The Boston Finance Commission (FinComm) investigation into the funding of the Boston Public Schools’ (BPS) controversial plan to move various schools has hit a patch of turbulence. BPS failed to provide key data, according to FinComm, and BPS told the Gazette it never had the information in the first place.
FinComm is investigating the BPS’s plan to renovate and move several schools, including Mission Hill K-8 and New Mission High. Those two schools would move to Jamaica Plain while Fenway High School would replace them at the their old residence at 67 Alleghany St.
FinComm Director Matt Cahill said he requested, but did not receive, additional financial data concerning the BPS’s now-defunct plan to move Boston Latin Academy to the old Hyde Park High School. Superintendent Carol Johnson announced that plan last July, but dropped it in October after opposition from Latin Academy students, parents and teachers.
“They don’t seem to have it.
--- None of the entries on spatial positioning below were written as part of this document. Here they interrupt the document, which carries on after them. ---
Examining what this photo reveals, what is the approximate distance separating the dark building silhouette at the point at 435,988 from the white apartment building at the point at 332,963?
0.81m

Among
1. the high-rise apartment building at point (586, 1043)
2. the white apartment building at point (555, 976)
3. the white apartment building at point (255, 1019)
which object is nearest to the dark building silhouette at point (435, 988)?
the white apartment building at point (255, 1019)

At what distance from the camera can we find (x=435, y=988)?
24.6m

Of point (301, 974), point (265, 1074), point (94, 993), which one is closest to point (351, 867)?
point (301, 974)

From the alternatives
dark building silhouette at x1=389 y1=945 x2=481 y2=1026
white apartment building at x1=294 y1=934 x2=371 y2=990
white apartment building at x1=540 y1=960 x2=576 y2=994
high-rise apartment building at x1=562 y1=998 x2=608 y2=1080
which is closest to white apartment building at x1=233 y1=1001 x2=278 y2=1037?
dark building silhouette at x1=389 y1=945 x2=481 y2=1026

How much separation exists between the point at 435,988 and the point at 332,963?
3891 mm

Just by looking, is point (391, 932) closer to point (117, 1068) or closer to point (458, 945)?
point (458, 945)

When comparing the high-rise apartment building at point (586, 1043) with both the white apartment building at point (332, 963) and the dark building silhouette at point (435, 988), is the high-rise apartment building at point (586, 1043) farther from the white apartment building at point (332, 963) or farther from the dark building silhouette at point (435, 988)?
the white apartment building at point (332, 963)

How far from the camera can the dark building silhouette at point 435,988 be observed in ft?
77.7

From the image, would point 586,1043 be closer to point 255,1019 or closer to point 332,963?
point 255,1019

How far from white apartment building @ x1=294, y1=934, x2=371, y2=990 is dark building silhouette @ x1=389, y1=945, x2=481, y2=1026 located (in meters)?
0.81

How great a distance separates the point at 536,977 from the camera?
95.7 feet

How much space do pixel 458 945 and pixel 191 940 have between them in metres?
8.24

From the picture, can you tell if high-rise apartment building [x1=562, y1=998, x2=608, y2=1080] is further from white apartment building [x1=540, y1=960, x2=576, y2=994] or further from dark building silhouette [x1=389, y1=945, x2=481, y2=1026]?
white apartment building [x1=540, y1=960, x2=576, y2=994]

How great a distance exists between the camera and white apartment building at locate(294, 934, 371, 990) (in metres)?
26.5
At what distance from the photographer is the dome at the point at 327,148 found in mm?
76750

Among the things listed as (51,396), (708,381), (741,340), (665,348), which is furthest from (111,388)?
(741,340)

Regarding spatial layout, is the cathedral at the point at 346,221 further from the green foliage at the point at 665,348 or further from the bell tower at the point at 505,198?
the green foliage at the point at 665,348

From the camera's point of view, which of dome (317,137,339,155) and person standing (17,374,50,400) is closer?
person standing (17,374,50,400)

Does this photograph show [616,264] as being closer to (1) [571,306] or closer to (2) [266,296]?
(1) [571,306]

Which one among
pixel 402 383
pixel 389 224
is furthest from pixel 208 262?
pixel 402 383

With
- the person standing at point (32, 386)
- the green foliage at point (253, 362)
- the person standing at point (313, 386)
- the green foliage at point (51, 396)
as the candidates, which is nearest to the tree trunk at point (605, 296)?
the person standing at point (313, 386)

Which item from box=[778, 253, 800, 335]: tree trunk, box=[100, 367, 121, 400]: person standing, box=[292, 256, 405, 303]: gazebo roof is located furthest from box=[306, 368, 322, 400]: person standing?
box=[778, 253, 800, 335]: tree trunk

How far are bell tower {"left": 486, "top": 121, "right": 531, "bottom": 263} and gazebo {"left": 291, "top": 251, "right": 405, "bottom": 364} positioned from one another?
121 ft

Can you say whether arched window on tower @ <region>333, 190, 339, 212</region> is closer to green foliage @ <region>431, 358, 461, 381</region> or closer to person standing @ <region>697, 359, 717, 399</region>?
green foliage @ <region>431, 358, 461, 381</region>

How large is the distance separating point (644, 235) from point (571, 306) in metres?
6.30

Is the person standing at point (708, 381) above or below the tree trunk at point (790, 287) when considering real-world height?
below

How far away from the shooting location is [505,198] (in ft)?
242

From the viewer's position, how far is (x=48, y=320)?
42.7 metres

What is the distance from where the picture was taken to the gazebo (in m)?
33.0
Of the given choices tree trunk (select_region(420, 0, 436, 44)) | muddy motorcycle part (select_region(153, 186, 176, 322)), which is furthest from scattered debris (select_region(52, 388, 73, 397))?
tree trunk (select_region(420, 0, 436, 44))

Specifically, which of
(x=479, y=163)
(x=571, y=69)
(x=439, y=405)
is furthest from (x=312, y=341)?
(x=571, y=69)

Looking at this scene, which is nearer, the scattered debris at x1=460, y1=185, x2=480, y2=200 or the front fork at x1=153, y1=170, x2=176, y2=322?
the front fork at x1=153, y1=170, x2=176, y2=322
I find it hard to believe,” Cahill said about the school department lacking the financials.
BPS spokesperson Matt Wilder said that the superintendent’s proposal was exactly that, a proposal, so it had no financial information. It was meant to gauge the community’s response, he said.
“Without the support from the community, there was no need for a thorough financial analysis,” said Wilder. “Had the support been there, we would have done the analysis.”
He also said the current BPS plan is different from the Latin Academy-to-Hyde Park proposal and should be viewed as such.
Cahill said he is going to become more aggressive with the matter. And if BPS can’t find the information, he said, he plans to go to the Mayor’s Office.